Japans verdrängte Gräuel vor Gericht

Ein symbolisches Tribunal in Tokio hat über das System der Zwangsprostitution im Zweiten Weltkrieg verhandelt

TOKIO taz ■ Japans Kaiser Hirohito ist posthum für die sexuellen Verbrechen seiner Armee an 200.000 Frauen in Asien vor und während des Zweiten Weltkriegs verurteilt worden. Ein inoffizielles Tribunal über die Zwangsprostitution durch die japanische Armee befand den 1989 verstorbenen Tenno gestern der Verbrechen gegen die Menschlichkeit schuldig. Hirohito habe von den Vergewaltigungen und Rekrutierungen von Frauen zur Prostitution „spätestens seit dem Massaker von Nanking im Dezember 1937 gewusst“, sagte die US-Richterin Gabrielle McDonald, die das Tribunal leitete, bei der Urteilsverkündung.

Die drei Richterinnen und ein Richter stellten zahlreiche Verstöße gegen das Völkerrecht fest und forderten die jetzige Regierung auf, Wiedergutmachung zu leisten.
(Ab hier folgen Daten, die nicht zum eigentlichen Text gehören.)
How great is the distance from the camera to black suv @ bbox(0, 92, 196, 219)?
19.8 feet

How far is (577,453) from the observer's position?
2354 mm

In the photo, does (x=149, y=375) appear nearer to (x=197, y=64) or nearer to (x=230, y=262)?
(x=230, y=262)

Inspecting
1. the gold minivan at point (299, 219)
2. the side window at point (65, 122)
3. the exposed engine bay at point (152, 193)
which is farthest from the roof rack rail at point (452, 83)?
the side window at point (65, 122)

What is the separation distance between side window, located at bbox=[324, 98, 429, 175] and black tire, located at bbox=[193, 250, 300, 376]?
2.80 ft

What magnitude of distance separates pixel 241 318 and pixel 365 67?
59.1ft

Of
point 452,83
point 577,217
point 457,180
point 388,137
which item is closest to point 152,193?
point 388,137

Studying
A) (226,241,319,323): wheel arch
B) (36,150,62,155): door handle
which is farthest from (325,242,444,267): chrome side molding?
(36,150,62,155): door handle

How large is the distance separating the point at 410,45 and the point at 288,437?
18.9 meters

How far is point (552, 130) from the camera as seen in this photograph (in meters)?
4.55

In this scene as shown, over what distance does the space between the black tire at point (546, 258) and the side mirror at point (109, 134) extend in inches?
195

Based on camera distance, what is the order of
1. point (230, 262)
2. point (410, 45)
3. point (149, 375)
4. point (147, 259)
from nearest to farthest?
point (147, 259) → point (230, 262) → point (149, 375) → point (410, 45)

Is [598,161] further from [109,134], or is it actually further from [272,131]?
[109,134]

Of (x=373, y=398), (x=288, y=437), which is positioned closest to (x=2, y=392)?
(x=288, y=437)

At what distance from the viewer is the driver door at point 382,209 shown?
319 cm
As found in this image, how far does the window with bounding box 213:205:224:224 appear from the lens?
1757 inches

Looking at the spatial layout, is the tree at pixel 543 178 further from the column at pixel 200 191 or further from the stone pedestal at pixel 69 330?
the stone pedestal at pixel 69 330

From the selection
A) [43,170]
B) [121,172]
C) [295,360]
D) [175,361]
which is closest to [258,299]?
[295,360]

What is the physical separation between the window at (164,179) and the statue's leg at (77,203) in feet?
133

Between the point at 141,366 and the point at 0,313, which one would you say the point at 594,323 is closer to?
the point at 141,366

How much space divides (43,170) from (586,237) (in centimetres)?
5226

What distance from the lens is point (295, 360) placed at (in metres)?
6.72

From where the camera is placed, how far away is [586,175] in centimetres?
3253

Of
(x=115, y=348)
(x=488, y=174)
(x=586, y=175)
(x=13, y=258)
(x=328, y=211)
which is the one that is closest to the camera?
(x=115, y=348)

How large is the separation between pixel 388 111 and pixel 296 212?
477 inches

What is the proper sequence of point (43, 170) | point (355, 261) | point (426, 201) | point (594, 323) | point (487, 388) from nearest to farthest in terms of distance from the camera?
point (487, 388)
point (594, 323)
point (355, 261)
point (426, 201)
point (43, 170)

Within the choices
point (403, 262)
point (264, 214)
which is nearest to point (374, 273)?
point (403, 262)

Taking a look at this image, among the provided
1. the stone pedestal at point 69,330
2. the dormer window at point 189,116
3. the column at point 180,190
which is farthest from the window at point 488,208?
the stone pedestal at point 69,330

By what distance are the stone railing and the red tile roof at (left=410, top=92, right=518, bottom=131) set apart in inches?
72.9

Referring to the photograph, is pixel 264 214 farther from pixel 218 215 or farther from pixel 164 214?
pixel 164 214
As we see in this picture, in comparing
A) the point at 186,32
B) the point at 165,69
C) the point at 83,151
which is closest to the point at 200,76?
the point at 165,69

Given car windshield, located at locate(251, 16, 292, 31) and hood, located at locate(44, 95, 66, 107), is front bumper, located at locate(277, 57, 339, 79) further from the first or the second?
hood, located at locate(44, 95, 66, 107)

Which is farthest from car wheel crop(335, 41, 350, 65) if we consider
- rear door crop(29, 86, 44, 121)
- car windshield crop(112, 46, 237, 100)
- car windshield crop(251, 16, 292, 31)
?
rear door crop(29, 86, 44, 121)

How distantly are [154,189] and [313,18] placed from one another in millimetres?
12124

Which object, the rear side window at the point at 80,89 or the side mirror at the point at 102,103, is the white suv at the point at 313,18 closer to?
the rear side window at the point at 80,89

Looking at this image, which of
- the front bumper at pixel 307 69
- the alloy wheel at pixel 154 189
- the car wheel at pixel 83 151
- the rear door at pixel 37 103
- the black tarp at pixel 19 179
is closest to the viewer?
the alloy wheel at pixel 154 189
Das Tribunal widersprach der japanischen Auffassung, dass die Verbrechen verjährt seien. Zuletzt waren vergangene Woche ehemalige Zwangsprostituierte aus den Philippinen mit ihren Entschädigungsklagen vor einem Gericht in Tokio gescheitert.

Drei Tage lang hatten die rund eintausend Teilnehmer des Tribunals erschütternde Zeugenaussagen überlebender Frauen gehört. Die 71-jährige Chinesin Wan Aihua beschrieb mit bebender Stimme, wie sie 15-jährig in der Provinz Hubei von japanischen Soldaten vergewaltigt und in ein Truppenbordell gezwungen wurde. Nach ihrem dritten Fluchtversuch sei sie nackt an einen Baum gehängt, geschlagen und wieder vergewaltigt worden, so Wan schluchzend, bevor sie auf der Bühne zusammenbrach.

Die 70-jährige Yang Mingzhen berichtete, wie ihre Eltern 1937 in Nanking von japanischen Soldaten vor ihren Augen ermordet wurden und sie selbst –- als damals Siebenjährige – vergewaltigt wurde. Beim Nanking-Massaker töteten japanische Soldaten in Chinas damaliger Hauptstadt etwa 200.000 Chinesen, etwa 20.000 Frauen wurden vergewaltigt.

Mutig waren auch die Aussagen von zwei 80-jährigen japanischen Veteranen, die das das System der Zwangsprostitution bestätigten. Auch er habe damals vergewaltigt, sagte der frühere Korporal Yoshiro Suzuki.

Während drinnen von Gewalt und lebenslanger Demütigung berichtetet wurde, demonstrierten draußen Rechtsradikale, einige von ihnen in Militäruniformen. „Es gibt keine Trostfrauen“, stand auf Plakaten. Trostfrauen werden in Japan euphemistisch die Zwangsprostituierten genannt, viele Japaner leugnen oder verharmlosen die damaligen Gräuel noch immer.

Das Tribunal fand direkt neben dem Showa-kann statt, dem offiziellen Kriegsmuseum. Es erinnert an die Showa genannte Herrschaftszeit Hirohitos. Zurzeit läuft hier eine Ausstellung „Mütter und Kinder im Krieg“. Auf die Frage, wie die Zwangsprostitution dargestellt wird, sagt Abteilungsleiter Fumio Yokoshima: „Dazu haben wir nichts.“ Man erinnere nur an die Leiden des japanischen Volkes während des Krieges.